Opinión | Risas y fiestas

Síndrome de la impostora (en todo)

Síndrome de la impostora (en todo)

Síndrome de la impostora (en todo) / La Provincia

¿Hasta cuándo tendremos que aguantar esta duda? ¿Este mirarnos constante, constantemente no vernos, constantemente sentirnos como si no reuniéramos las cualidades necesarias para ser personas y nos fueran a pillar la mentira en cualquier momento? Pillarnos las mentiras. ¿Qué mentiras?

A veces, cuando voy a alguna charla y llega el turno de las preguntas del público, me obligo a estar pendiente de si solo hablan (y solo se extienden) hombres. Si es así, aunque me cueste, aunque no me guste, aunque se me vuelva pastoso dentro de la boca lo que voy a decir, levanto la mano y participo. Es un reto que me he marcado por dos cuestiones: la primera, acostumbrarme yo misma a huir de las volteretas de la inseguridad, a no irme a casa estirando y desestirando los dedos dentro de los bolsillos de la chaqueta y preguntándome si de verdad lo que quería aportar era tan estúpido o me dejé vencer por el síndrome de la impostora. La segunda cuestión es justo esa: quiero protestar contra el síndrome de la impostora, llenar espacios para que otras los sientan posibles para ellas y contribuir a que se pierda esa nube de la extensión infinita de quienes jamás dudan. De la invisibilidad infinita de quienes dudan y no deberían.

El síndrome de la impostora es: no tienes razones para no creer en ti misma, pero no crees. Si te va muy bien, sientes que nadie se ha dado cuenta de que en realidad no te lo mereces. Tú no puedes estar en esa posición, ¿cómo va a ser eso?, y sobre todo te viene este estupor cuando estás con personas que demuestran que encajan más en el estereotipo que tú deberías cumplir. Por ejemplo, cuando estás de público en una charla y algún señor alza el brazo y dice «yo más que una pregunta tengo un comentario» y empieza a largar ideas enrevesadas durante diez minutos y todo el mundo en silencio y la cuestión que tú querías comentar, tan pequeñita y con los bordes tan redondeados, tan genuina, te va pareciendo cada vez más absurda, cada vez más boba.

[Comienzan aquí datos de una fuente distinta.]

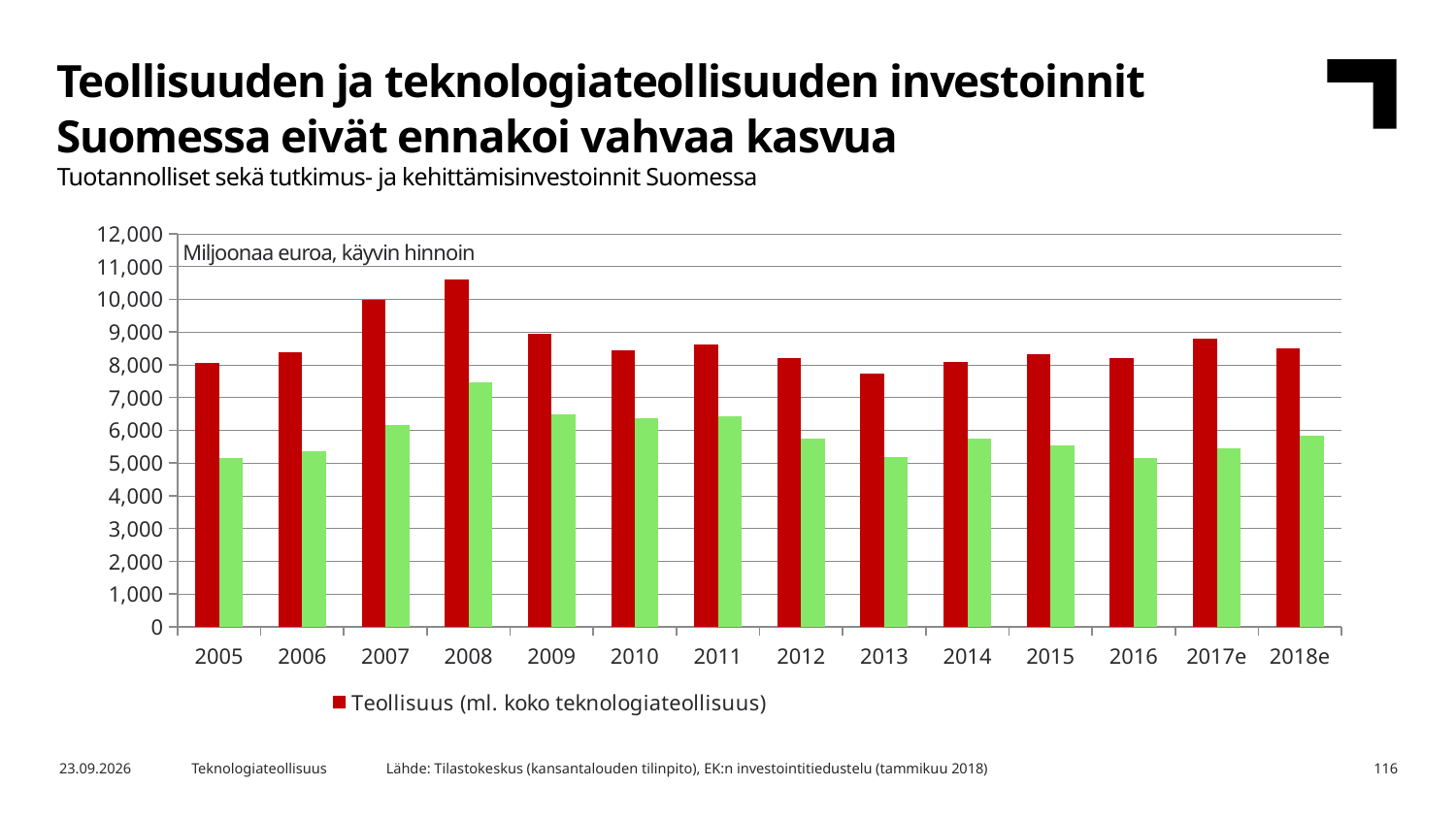
In which year is the red Teollisuus bar highest? 2008 In which year is the red Teollisuus bar lowest? 2013 Which year has the larger red Teollisuus bar, 2007 or 2008? 2008 Is the green bar value for 2008 greater or less than 7,000? greater What unit is stated in the text box inside the chart area? Miljoonaa euroa, käyvin hinnoin How many series does the legend list? 1 How many years (categories) are shown on the x axis? 14 Do the red Teollisuus bars rise or fall from 2005 to 2008? rise Is the red Teollisuus value for 2008 greater or less than 10,000? greater In which year is the green bar highest? 2008 What kind of chart is shown on the slide? bar chart Is the red Teollisuus value for 2013 greater or less than 8,000? less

Yo me he puesto otro reto. Y creo que me sirve un poco. Cuando me entra este bicharraco terrible, me concentro en las otras personas presentes en la situación, no en mí. Intento analizar al señor que incomoda a las ponentes, al público, a mí misma, con su verborrea que es tan extensa por una perversión del lenguaje: buscar más escuchar la propia voz que la comunicación verdadera, buscar más hablar que disfrutar de haber escuchado, tener la necesidad constante de hacerse notar y, sobre todo, la creencia de que todo el mundo va a querer conocer la opinión propia. Me fijo en la tensión de la audiencia, su inconfesable sensación de que están perdiendo el tiempo. Y me fijo en mi propia incomodidad, en mi propia reacción a un entorno que me hace sentir que lo que yo normalmente considero buenas formas de pensar y de comunicarme no son nada. Y me doy cuenta: tenemos síndrome de la impostora en ese momento porque muchas cuestiones que se cruzan ahí nos llevan a pensar que la única manera válida de tener una presencia segura es la ya ni siquiera masculina, sino masculinizada (es muy diferente: «masculinizada» hace referencia a los valores patriarcales, a su hegemonía y su, perdón, horterada).

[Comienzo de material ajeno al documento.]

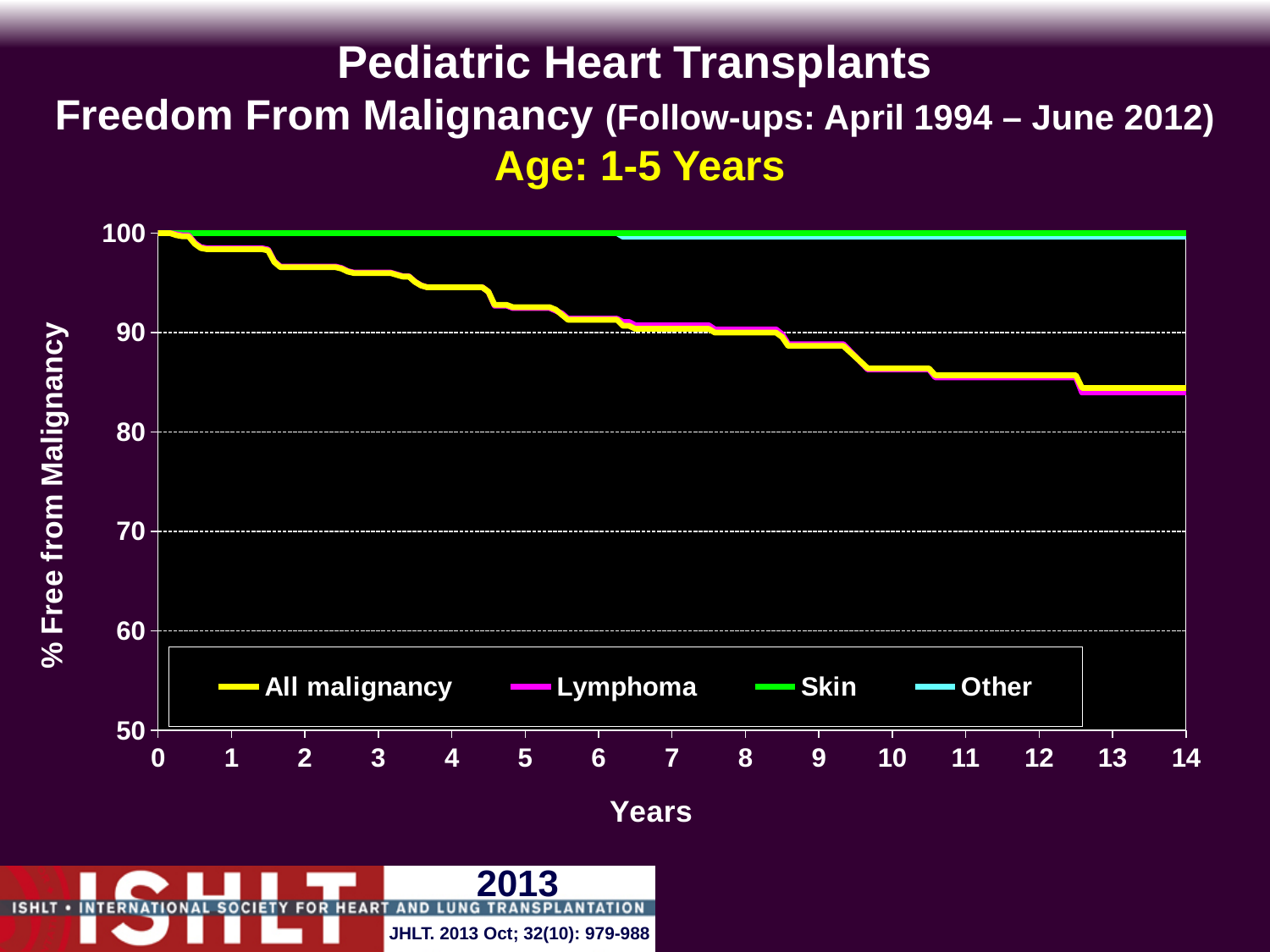
What is the highest value shown on the x axis? 14 How many series does the legend list? 4 Is the value for Lymphoma at 10 years greater or less than 90? less At 14 years, which is larger: the value for All malignancy or the value for Skin? Skin What is the label of the y axis? % Free from Malignancy Is the value for All malignancy at 14 years greater or less than 90? less Is the value for All malignancy at 2 years greater or less than 90? greater Does the All malignancy line rise or fall as the years increase? fall What kind of chart is shown on the slide? line chart Which series are listed in the legend? All malignancy, Lymphoma, Skin, Other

Este es solo un ejemplo de «crisis de síndrome de la impostora», pero creo que el esquema vale para muchas otras: vamos a desprender el foco de nosotras y a centrarnos en averiguar qué es lo que nos crea esa sensación de no encajar. Muchas veces nos daremos en la cara con una verdad muy importante: no encajar suele ser mejor.

Al final, el síndrome de la impostora no viene del fallo de las impostoras. Claro que no, y si lo dudan fíjense en que sus amigas más brillantes lo tienen. Viene de la propia noción de impostora, persona que no debería estar ahí, persona que no encaja en el modelo, en las formas de hacer, y por supuesto que esto tiene una lectura de género muy fuerte. En un mundo patriarcal, los haceres masculinizados son la norma. Si no los acatamos, estamos tomando un camino disidente. La disidencia se anula a través de esa ficción de soledad, de solo tú habitas así. Yo siento que este bicharraco se cuela en todos los espacios de nuestras vidas. Que desechamos tantas ideas, tantas brillanteces. Y a la vez me digo: ¿no es tan corrosiva la duda constante como la no duda jamás?

¿No es un problema también que a ellos se les lleve a tener esa seguridad arrolladora?

Desprender el foco de nosotras nos ayuda a entender que es social, no cierto.